Ho restituito allo zio (a mio zio) la penna che mi aveva prestata.=Ab dinaxoriam haib buket le mukal keiud diroxanies hib.
Ho ricevuto da lei una lettera con la quale m’invita a casa sua.=Ab dikeoniam bain gu baleg ertiek lekuninam ib as ein moed.

2) Frase Negativa

La Frase Negativa si ottiene con l’avverbio di negazione uiv (non), che precede sempre il verbo, il Complemento Oggetto e il Complemento di Termine, quando lo accompagnano. Tale frase non ammette la doppia negazione.

Il film non venne proiettato.=Le orm uiv seiok fulefit.
Non uscire dall’aula.=Uiv zueniust dail ogap.
L’alunno non ha studiato.=Le tedarbep uiv diluobiam.
La commedia non mi piacque.=Le klav uiv metoziok hib.
Sua madre non lo vide.=Uid breven uiv ruopiok id.
Il nonno non me lo regalò.=Aib broz uiv geloriok hibiv.
Suo padre (di lei) non era ancora (non ancora era) arrivato.=Ein brev oekiv dipaenies.
Non bevete l’acqua ghiacciata.=Uiv voliusti le vebas zoabit.
Il mio amico non studia mai (mai studia).=Aib lesur uxet luobiam.

L’avverbio di negazione uiv ha anche una forma pronominale e prepositiva, che è iv. Esso, oltre che ad avverbi e a congiunzioni, si unisce anche al pronome personale soggetto, come già visto al titolo 6.2.

Egli non mi sentiva.=Udiv soedies ib.
Tu non lo hai invitato.=Ofiv dilekuniam id.
Io non la incontrai.=Abiv tumuziok in.
Uscii per non vederlo (lui).=Ab zueniok utiv ruopid.
Ella non aveva letto.=Einiv dipeudies.
Non ti piacciono le caramelle.=Li ulvep uiv metoziam hif.
Non volevo dormire.=Abiv vuies raxuvi.

3) Frase Affermativo-interrogativa

La Frase Affermativo-interrogativa è quella che formula una domanda in forma affermativa. In essa non è ammessa la posposizione del soggetto al predicato. Per il resto, si costruisce come la frase affermativa.
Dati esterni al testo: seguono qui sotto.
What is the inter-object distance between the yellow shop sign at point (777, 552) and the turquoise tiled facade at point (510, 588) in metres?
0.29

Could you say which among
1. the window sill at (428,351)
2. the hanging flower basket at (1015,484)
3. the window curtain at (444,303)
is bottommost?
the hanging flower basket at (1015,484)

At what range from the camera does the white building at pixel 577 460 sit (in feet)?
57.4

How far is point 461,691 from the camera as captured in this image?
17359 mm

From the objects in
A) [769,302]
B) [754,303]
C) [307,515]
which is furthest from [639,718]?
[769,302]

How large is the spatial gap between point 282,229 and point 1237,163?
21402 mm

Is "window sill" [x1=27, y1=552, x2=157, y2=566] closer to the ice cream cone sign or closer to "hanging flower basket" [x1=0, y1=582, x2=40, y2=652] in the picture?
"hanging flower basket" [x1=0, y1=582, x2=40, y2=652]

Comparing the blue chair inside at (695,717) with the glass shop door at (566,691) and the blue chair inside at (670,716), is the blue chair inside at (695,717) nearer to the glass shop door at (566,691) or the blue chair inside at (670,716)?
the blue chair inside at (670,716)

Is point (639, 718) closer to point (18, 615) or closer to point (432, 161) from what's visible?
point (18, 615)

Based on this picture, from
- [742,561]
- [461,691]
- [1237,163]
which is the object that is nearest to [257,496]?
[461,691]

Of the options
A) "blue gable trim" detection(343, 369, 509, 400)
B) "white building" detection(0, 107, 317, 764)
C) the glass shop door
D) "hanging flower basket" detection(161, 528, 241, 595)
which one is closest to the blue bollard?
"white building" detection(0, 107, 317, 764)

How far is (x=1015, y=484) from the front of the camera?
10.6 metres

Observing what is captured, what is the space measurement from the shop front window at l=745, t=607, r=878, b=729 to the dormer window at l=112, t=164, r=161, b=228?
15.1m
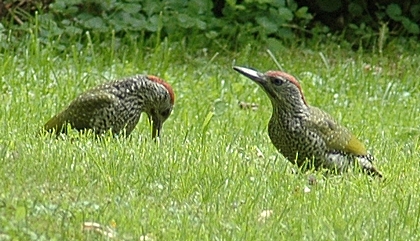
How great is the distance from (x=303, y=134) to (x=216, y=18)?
4848mm

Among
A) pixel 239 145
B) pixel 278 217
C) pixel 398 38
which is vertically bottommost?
pixel 398 38

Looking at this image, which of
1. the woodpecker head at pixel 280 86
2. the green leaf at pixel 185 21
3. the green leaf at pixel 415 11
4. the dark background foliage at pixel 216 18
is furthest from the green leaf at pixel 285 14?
the woodpecker head at pixel 280 86

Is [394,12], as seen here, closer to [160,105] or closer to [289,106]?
[160,105]

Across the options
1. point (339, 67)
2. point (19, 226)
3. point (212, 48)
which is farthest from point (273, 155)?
point (212, 48)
Quando verrai a trovarmi?=Ho goabifur ut borpib?
Perché gli hai telefonato?=Park of diveopiam hid?
Mi lasci dire alcune cose?=Buifam lezi hib giv?
Per qual motivo egli è triste?=Uledoz ud seiam lufeb?
Tuo zio parteciperà alla gara?=Oif buket mubariur hail temad?
Oggi anche tu verrai a casa mia?=Ead orbiof goabiur as aib moed?
È vero che c'è stato (è successo) un incidente?=Seixam basediev be gu mupob digomufiam?
Mi dai un bacio?=Noekifam hib gu gep?
Sono stato buono?=Ab diseiam blef?

4) Frase Negativo-interrogativa

La Frase Negativo-interrogativa è quella che formula una domanda mediante l’avverbio di negazione uiv. Anche in essa non è ammessa la posposizione del soggetto al predicato. Per il resto, si costruisce come la frase negativa.

Perché non sei venuto a scuola?=Park ofiv digoabiam asil lest?
Quando ella (ella quando) non lavora?=En hoiv luriam?
Perché non mi avete detto la verità?=Park erziv dileziam le bas hib?